▶ [GIVEN REQUEST]: Give back every one of the items below verbatim, with no changes.

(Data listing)
-- Start --
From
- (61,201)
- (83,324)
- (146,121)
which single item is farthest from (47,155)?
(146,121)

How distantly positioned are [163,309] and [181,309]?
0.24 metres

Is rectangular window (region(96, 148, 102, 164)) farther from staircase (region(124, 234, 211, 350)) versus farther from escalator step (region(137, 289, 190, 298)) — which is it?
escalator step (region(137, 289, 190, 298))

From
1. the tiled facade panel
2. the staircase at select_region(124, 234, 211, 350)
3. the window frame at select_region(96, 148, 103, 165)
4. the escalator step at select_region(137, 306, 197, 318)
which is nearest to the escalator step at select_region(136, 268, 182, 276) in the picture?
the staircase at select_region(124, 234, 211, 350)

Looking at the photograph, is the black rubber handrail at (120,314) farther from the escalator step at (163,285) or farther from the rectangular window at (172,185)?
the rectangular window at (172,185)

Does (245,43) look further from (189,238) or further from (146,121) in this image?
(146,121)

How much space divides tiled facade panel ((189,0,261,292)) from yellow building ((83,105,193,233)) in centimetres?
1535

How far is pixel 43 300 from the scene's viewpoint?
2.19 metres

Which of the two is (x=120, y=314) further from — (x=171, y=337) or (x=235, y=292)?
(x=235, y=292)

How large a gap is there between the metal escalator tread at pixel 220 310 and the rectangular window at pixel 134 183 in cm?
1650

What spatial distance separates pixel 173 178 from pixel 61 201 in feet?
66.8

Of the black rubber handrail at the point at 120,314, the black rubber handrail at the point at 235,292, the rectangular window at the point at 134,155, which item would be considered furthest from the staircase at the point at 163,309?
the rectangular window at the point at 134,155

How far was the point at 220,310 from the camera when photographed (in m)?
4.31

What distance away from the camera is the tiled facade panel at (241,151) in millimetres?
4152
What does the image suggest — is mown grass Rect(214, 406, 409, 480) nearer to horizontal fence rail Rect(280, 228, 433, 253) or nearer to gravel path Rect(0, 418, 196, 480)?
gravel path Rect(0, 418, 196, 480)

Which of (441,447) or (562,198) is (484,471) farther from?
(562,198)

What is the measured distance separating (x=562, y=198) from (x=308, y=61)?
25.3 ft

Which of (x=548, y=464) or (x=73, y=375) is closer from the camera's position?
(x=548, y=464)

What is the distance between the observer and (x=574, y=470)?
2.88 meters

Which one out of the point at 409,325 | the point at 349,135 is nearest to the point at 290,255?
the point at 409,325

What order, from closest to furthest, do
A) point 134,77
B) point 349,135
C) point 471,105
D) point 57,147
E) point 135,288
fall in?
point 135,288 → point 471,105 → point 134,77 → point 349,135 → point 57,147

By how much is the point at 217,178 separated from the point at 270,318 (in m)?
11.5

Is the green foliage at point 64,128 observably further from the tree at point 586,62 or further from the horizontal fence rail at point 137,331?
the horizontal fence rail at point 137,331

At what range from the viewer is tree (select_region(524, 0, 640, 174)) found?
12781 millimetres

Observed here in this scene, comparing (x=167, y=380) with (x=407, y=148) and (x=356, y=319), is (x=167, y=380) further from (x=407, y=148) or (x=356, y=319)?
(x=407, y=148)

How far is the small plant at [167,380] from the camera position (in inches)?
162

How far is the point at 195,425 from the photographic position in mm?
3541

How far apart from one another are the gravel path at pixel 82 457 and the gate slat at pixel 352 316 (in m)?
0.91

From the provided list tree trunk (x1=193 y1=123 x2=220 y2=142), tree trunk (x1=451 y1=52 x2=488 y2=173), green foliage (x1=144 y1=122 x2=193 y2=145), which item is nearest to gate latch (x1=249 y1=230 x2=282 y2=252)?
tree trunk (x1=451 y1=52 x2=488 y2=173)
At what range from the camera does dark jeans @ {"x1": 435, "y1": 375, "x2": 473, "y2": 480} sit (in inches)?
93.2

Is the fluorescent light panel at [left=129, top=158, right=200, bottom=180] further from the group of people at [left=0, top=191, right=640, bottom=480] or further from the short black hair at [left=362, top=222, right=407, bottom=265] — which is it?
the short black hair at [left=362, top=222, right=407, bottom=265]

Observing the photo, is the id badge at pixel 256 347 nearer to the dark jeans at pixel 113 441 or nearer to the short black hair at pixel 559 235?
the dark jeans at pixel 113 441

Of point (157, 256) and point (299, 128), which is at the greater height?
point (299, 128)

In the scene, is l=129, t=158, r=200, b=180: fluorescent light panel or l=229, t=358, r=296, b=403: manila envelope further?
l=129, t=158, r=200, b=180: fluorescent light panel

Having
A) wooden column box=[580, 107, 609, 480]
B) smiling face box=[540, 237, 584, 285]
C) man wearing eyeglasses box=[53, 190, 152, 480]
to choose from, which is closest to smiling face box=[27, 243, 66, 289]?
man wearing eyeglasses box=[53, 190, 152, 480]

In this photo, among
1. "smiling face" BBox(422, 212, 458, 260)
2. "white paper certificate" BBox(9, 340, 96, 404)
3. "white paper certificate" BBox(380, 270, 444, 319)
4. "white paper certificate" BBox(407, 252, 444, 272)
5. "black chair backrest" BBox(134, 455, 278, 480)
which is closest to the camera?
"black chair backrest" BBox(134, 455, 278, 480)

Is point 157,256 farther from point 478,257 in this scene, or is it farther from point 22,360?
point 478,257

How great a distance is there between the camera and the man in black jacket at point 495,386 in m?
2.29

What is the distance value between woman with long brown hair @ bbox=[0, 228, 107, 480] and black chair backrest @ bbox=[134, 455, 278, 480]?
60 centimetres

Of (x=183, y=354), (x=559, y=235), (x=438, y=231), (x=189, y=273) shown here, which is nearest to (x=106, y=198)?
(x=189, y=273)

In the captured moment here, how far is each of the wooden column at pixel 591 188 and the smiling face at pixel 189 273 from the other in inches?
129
-- End --
▶ [FINISHED ANSWER]:
From
- (61,201)
- (83,324)
- (146,121)
which single item is farthest from (47,155)?
(146,121)

How distantly positioned are [163,309] and [181,309]?
0.24 metres

Is rectangular window (region(96, 148, 102, 164)) farther from staircase (region(124, 234, 211, 350)) versus farther from escalator step (region(137, 289, 190, 298)) — which is it?
escalator step (region(137, 289, 190, 298))

From
1. the tiled facade panel
2. the staircase at select_region(124, 234, 211, 350)
3. the window frame at select_region(96, 148, 103, 165)
4. the escalator step at select_region(137, 306, 197, 318)
which is nearest to the escalator step at select_region(136, 268, 182, 276) in the picture?
the staircase at select_region(124, 234, 211, 350)

Looking at the photograph, is the black rubber handrail at (120,314) farther from the escalator step at (163,285) or farther from the rectangular window at (172,185)?
the rectangular window at (172,185)

Does (245,43) look further from (189,238) or further from (146,121) in this image?
(146,121)

How much space divides tiled facade panel ((189,0,261,292)) from yellow building ((83,105,193,233)) in centimetres?
1535

How far is pixel 43 300 from the scene's viewpoint?
2.19 metres

Which of the two is (x=120, y=314) further from — (x=171, y=337) or (x=235, y=292)?
(x=235, y=292)

How large a gap is there between the metal escalator tread at pixel 220 310 and the rectangular window at pixel 134 183 in cm?
1650

What spatial distance separates pixel 173 178 from pixel 61 201 in feet?
66.8

Of the black rubber handrail at the point at 120,314, the black rubber handrail at the point at 235,292, the rectangular window at the point at 134,155, which item would be considered furthest from the staircase at the point at 163,309?
the rectangular window at the point at 134,155

How far was the point at 220,310 from the camera when photographed (in m)?
4.31

What distance away from the camera is the tiled facade panel at (241,151) in millimetres?
4152
What does the image suggest — is mown grass Rect(214, 406, 409, 480) nearer to horizontal fence rail Rect(280, 228, 433, 253) or nearer to gravel path Rect(0, 418, 196, 480)?
gravel path Rect(0, 418, 196, 480)

Which of (441,447) or (562,198) is (484,471) farther from?
(562,198)

What is the measured distance separating (x=562, y=198) from (x=308, y=61)?
25.3 ft

Which of (x=548, y=464) or (x=73, y=375) is closer from the camera's position?
(x=548, y=464)

What is the distance between the observer and (x=574, y=470)?
2.88 meters

Which one out of the point at 409,325 | the point at 349,135 is nearest to the point at 290,255?
the point at 409,325

What order, from closest to furthest, do
A) point 134,77
B) point 349,135
C) point 471,105
D) point 57,147
E) point 135,288
fall in?
point 135,288 → point 471,105 → point 134,77 → point 349,135 → point 57,147

By how much is the point at 217,178 separated from the point at 270,318 (in m)?
11.5

Is the green foliage at point 64,128 observably further from the tree at point 586,62 or further from the horizontal fence rail at point 137,331?
the horizontal fence rail at point 137,331

At what range from the viewer is tree (select_region(524, 0, 640, 174)) found?
12781 millimetres

Observed here in this scene, comparing (x=167, y=380) with (x=407, y=148) and (x=356, y=319), is (x=167, y=380) further from (x=407, y=148) or (x=356, y=319)?
(x=407, y=148)

How far is the small plant at [167,380] from the camera position (in inches)?
162

How far is the point at 195,425 from the photographic position in mm?
3541

How far apart from one another are the gravel path at pixel 82 457 and the gate slat at pixel 352 316 (in m)?
0.91

From the provided list tree trunk (x1=193 y1=123 x2=220 y2=142), tree trunk (x1=451 y1=52 x2=488 y2=173), green foliage (x1=144 y1=122 x2=193 y2=145), which item is nearest to gate latch (x1=249 y1=230 x2=282 y2=252)?
tree trunk (x1=451 y1=52 x2=488 y2=173)
At what range from the camera does dark jeans @ {"x1": 435, "y1": 375, "x2": 473, "y2": 480} sit (in inches)?
93.2

Is the fluorescent light panel at [left=129, top=158, right=200, bottom=180] further from the group of people at [left=0, top=191, right=640, bottom=480] or further from the short black hair at [left=362, top=222, right=407, bottom=265] — which is it?
the short black hair at [left=362, top=222, right=407, bottom=265]

Observing the photo, is the id badge at pixel 256 347 nearer to the dark jeans at pixel 113 441 or nearer to the short black hair at pixel 559 235?
the dark jeans at pixel 113 441

Of point (157, 256) and point (299, 128), which is at the greater height?
point (299, 128)

In the scene, is l=129, t=158, r=200, b=180: fluorescent light panel or l=229, t=358, r=296, b=403: manila envelope further?
l=129, t=158, r=200, b=180: fluorescent light panel

Having
A) wooden column box=[580, 107, 609, 480]
B) smiling face box=[540, 237, 584, 285]
C) man wearing eyeglasses box=[53, 190, 152, 480]
to choose from, which is closest to smiling face box=[27, 243, 66, 289]?
man wearing eyeglasses box=[53, 190, 152, 480]

In this photo, among
1. "smiling face" BBox(422, 212, 458, 260)
2. "white paper certificate" BBox(9, 340, 96, 404)
3. "white paper certificate" BBox(380, 270, 444, 319)
4. "white paper certificate" BBox(407, 252, 444, 272)
5. "black chair backrest" BBox(134, 455, 278, 480)
which is closest to the camera?
"black chair backrest" BBox(134, 455, 278, 480)

Is point 157,256 farther from point 478,257 in this scene, or is it farther from point 22,360?
point 478,257

How great a distance is there between the camera and the man in black jacket at point 495,386 in m?
2.29

What is the distance value between woman with long brown hair @ bbox=[0, 228, 107, 480] and black chair backrest @ bbox=[134, 455, 278, 480]?
60 centimetres

Of (x=183, y=354), (x=559, y=235), (x=438, y=231), (x=189, y=273) shown here, which is nearest to (x=106, y=198)?
(x=189, y=273)

In the captured moment here, how far is each of the wooden column at pixel 591 188 and the smiling face at pixel 189 273 from the other in inches?
129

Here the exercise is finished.